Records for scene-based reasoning
☆ ☆ ☆ ☆
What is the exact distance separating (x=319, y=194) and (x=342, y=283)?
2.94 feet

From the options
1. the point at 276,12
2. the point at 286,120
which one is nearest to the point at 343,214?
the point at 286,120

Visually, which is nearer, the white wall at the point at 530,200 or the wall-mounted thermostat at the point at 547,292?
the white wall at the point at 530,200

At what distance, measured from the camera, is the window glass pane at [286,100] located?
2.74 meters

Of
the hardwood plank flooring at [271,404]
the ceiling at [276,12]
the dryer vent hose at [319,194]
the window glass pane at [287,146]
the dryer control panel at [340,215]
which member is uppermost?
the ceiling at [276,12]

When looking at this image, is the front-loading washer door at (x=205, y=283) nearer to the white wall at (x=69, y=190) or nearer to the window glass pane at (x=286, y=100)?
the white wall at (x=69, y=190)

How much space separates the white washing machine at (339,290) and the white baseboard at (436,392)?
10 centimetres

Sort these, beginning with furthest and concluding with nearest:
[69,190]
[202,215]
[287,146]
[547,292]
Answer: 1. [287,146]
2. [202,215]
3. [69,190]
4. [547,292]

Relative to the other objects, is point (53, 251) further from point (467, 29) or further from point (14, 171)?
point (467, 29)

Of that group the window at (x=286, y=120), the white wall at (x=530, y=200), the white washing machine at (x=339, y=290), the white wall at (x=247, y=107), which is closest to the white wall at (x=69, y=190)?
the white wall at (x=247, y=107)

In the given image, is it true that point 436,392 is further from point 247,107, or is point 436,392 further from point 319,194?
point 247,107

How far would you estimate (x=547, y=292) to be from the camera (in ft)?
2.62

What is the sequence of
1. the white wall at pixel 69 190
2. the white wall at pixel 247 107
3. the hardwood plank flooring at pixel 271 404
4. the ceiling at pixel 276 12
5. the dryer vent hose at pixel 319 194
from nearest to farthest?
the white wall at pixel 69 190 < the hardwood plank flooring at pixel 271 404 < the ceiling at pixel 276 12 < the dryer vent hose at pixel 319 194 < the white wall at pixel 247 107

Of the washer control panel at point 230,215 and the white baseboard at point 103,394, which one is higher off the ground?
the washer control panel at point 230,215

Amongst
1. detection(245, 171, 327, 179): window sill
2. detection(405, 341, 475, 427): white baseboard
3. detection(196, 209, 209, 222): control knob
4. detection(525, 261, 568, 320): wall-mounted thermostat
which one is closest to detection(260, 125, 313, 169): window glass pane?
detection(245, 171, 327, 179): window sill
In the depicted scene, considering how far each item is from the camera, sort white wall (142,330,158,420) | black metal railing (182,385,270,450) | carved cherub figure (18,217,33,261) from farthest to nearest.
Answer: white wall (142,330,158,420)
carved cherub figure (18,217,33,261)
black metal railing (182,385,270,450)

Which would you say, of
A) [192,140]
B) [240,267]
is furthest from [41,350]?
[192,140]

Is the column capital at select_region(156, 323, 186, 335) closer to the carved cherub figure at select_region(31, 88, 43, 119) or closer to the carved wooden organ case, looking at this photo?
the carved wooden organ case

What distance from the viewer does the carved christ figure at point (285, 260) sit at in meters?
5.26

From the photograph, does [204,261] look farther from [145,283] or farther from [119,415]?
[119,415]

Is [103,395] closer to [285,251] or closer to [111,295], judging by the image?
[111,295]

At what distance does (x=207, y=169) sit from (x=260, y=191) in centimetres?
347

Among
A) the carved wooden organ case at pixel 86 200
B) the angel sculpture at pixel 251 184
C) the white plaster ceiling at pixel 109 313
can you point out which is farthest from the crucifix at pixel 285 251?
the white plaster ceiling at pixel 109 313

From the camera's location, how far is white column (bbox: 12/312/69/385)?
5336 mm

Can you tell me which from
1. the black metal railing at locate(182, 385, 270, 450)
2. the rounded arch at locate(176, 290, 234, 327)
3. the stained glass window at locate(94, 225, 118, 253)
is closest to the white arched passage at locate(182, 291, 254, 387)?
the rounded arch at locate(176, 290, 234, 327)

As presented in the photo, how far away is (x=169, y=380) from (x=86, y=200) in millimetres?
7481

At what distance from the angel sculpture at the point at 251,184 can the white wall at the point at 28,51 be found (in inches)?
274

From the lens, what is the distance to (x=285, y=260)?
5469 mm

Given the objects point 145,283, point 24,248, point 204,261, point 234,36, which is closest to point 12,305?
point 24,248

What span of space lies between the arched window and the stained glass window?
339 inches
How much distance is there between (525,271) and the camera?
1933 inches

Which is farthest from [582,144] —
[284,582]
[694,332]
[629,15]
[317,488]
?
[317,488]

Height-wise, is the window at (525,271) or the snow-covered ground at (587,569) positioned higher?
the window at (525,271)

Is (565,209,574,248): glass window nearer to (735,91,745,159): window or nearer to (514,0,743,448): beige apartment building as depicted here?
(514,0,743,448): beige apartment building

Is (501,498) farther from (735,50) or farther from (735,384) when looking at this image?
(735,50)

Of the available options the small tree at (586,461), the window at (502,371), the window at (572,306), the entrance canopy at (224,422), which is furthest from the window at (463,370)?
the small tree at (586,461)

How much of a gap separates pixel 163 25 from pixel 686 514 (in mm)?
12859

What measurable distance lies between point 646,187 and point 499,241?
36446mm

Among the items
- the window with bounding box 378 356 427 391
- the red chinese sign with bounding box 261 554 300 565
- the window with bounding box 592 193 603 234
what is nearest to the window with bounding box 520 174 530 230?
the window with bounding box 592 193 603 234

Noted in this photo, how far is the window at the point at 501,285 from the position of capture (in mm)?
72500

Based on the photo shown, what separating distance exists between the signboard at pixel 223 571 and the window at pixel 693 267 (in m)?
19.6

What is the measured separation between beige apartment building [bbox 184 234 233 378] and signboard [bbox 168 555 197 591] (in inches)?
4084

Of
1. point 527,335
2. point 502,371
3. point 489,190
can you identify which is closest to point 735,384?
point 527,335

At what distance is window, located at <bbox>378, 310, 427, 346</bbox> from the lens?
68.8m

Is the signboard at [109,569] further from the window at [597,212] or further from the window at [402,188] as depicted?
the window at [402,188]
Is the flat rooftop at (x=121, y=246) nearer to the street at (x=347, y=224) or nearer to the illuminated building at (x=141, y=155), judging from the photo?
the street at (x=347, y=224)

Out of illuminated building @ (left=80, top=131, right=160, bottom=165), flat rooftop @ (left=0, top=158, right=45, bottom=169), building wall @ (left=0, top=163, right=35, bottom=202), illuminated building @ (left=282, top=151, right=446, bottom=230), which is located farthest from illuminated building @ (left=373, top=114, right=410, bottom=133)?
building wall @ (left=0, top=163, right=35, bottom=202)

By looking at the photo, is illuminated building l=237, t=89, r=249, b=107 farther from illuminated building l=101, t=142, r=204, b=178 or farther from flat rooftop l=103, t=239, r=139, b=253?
☆ ☆ ☆ ☆
Write out the entire listing above, from its first line to its last, without changing a single character.

#### Output for this exercise:
What is the exact distance separating (x=319, y=194) and (x=342, y=283)?
2.94 feet

From the options
1. the point at 276,12
2. the point at 286,120
which one is nearest to the point at 343,214?
the point at 286,120

Visually, which is nearer, the white wall at the point at 530,200 or the wall-mounted thermostat at the point at 547,292?
the white wall at the point at 530,200

At what distance, measured from the camera, is the window glass pane at [286,100] located?
2.74 meters

Of
the hardwood plank flooring at [271,404]
the ceiling at [276,12]
the dryer vent hose at [319,194]
the window glass pane at [287,146]
the dryer control panel at [340,215]
which member is uppermost?
the ceiling at [276,12]

When looking at this image, is the front-loading washer door at (x=205, y=283) nearer to the white wall at (x=69, y=190) or nearer to the window glass pane at (x=286, y=100)?
the white wall at (x=69, y=190)

How much space separates the white washing machine at (339,290) and the white baseboard at (436,392)?
10 centimetres

Sort these, beginning with furthest and concluding with nearest:
[69,190]
[202,215]
[287,146]
[547,292]
Answer: 1. [287,146]
2. [202,215]
3. [69,190]
4. [547,292]

Relative to the other objects, is point (53, 251) further from point (467, 29) or further from point (14, 171)?
point (467, 29)

Of that group the window at (x=286, y=120), the white wall at (x=530, y=200), the white washing machine at (x=339, y=290), the white wall at (x=247, y=107), which is closest to the white wall at (x=69, y=190)?
the white wall at (x=247, y=107)

In the given image, is it true that point 436,392 is further from point 247,107, or is point 436,392 further from point 319,194?
point 247,107

How far would you estimate (x=547, y=292) to be from the camera (in ft)?
2.62

What is the sequence of
1. the white wall at pixel 69 190
2. the white wall at pixel 247 107
3. the hardwood plank flooring at pixel 271 404
4. the ceiling at pixel 276 12
5. the dryer vent hose at pixel 319 194
from nearest to farthest?
the white wall at pixel 69 190 < the hardwood plank flooring at pixel 271 404 < the ceiling at pixel 276 12 < the dryer vent hose at pixel 319 194 < the white wall at pixel 247 107

Of the washer control panel at point 230,215 and the white baseboard at point 103,394, which one is higher off the ground?
the washer control panel at point 230,215

Amongst
1. detection(245, 171, 327, 179): window sill
2. detection(405, 341, 475, 427): white baseboard
3. detection(196, 209, 209, 222): control knob
4. detection(525, 261, 568, 320): wall-mounted thermostat
which one is closest to detection(260, 125, 313, 169): window glass pane?
detection(245, 171, 327, 179): window sill
In the depicted scene, considering how far each item is from the camera, sort white wall (142,330,158,420) | black metal railing (182,385,270,450) | carved cherub figure (18,217,33,261) from farthest to nearest.
Answer: white wall (142,330,158,420)
carved cherub figure (18,217,33,261)
black metal railing (182,385,270,450)

Which would you say, of
A) [192,140]
B) [240,267]
is furthest from [41,350]?
[192,140]

Is the column capital at select_region(156, 323, 186, 335) closer to the carved cherub figure at select_region(31, 88, 43, 119) or closer to the carved wooden organ case, looking at this photo?
the carved wooden organ case

What distance from the viewer does the carved christ figure at point (285, 260) sit at in meters?
5.26

From the photograph, does [204,261] look farther from [145,283] or farther from [119,415]?
[119,415]

Is [103,395] closer to [285,251] or closer to [111,295], judging by the image?
[111,295]

At what distance does (x=207, y=169) sit from (x=260, y=191) in centimetres?
347

Among
A) the carved wooden organ case at pixel 86 200
B) the angel sculpture at pixel 251 184
C) the white plaster ceiling at pixel 109 313
can you point out which is farthest from the crucifix at pixel 285 251?
the white plaster ceiling at pixel 109 313

From the camera's location, how far is white column (bbox: 12/312/69/385)?
5336 mm

Can you tell me which from
1. the black metal railing at locate(182, 385, 270, 450)
2. the rounded arch at locate(176, 290, 234, 327)
3. the stained glass window at locate(94, 225, 118, 253)
is closest to the white arched passage at locate(182, 291, 254, 387)?
the rounded arch at locate(176, 290, 234, 327)

As presented in the photo, how far away is (x=169, y=380) from (x=86, y=200) in millimetres?
7481

At what distance from the angel sculpture at the point at 251,184 can the white wall at the point at 28,51 be found (in inches)?
274

From the lens, what is the distance to (x=285, y=260)?
5469 mm

Given the objects point 145,283, point 24,248, point 204,261, point 234,36, which is closest to point 12,305?
point 24,248

What span of space lies between the arched window and the stained glass window?
339 inches
How much distance is there between (525,271) and the camera?
1933 inches

Which is farthest from [582,144] —
[284,582]
[694,332]
[629,15]
[317,488]
?
[317,488]

Height-wise, is the window at (525,271) or the snow-covered ground at (587,569) positioned higher?
the window at (525,271)

Is (565,209,574,248): glass window nearer to (735,91,745,159): window or nearer to (514,0,743,448): beige apartment building as depicted here?
(514,0,743,448): beige apartment building

Is (501,498) farther from (735,50) or farther from (735,384) when looking at this image?
(735,50)

Of the available options the small tree at (586,461), the window at (502,371), the window at (572,306), the entrance canopy at (224,422), which is furthest from the window at (463,370)?
the small tree at (586,461)

How much of a gap separates pixel 163 25 from pixel 686 514 (in mm)?
12859

What measurable distance lies between point 646,187 and point 499,241?
36446mm

Among the items
- the window with bounding box 378 356 427 391
- the red chinese sign with bounding box 261 554 300 565
- the window with bounding box 592 193 603 234
what is nearest to the window with bounding box 520 174 530 230?
the window with bounding box 592 193 603 234

Noted in this photo, how far is the window at the point at 501,285 from the position of capture (in mm)?
72500

Based on the photo shown, what separating distance exists between the signboard at pixel 223 571 and the window at pixel 693 267 (in m)?
19.6

What is the measured separation between beige apartment building [bbox 184 234 233 378] and signboard [bbox 168 555 197 591] (in inches)?
4084

Of
1. point 527,335
2. point 502,371
3. point 489,190
can you identify which is closest to point 735,384?
point 527,335

At what distance is window, located at <bbox>378, 310, 427, 346</bbox> from the lens?
68.8m

Is the signboard at [109,569] further from the window at [597,212] or further from the window at [402,188] as depicted?
the window at [402,188]
Is the flat rooftop at (x=121, y=246) nearer to the street at (x=347, y=224) or nearer to the illuminated building at (x=141, y=155), judging from the photo?
the street at (x=347, y=224)

Out of illuminated building @ (left=80, top=131, right=160, bottom=165), flat rooftop @ (left=0, top=158, right=45, bottom=169), building wall @ (left=0, top=163, right=35, bottom=202), illuminated building @ (left=282, top=151, right=446, bottom=230), which is located farthest from illuminated building @ (left=373, top=114, right=410, bottom=133)?
building wall @ (left=0, top=163, right=35, bottom=202)

By looking at the photo, is illuminated building l=237, t=89, r=249, b=107 farther from illuminated building l=101, t=142, r=204, b=178 or farther from flat rooftop l=103, t=239, r=139, b=253?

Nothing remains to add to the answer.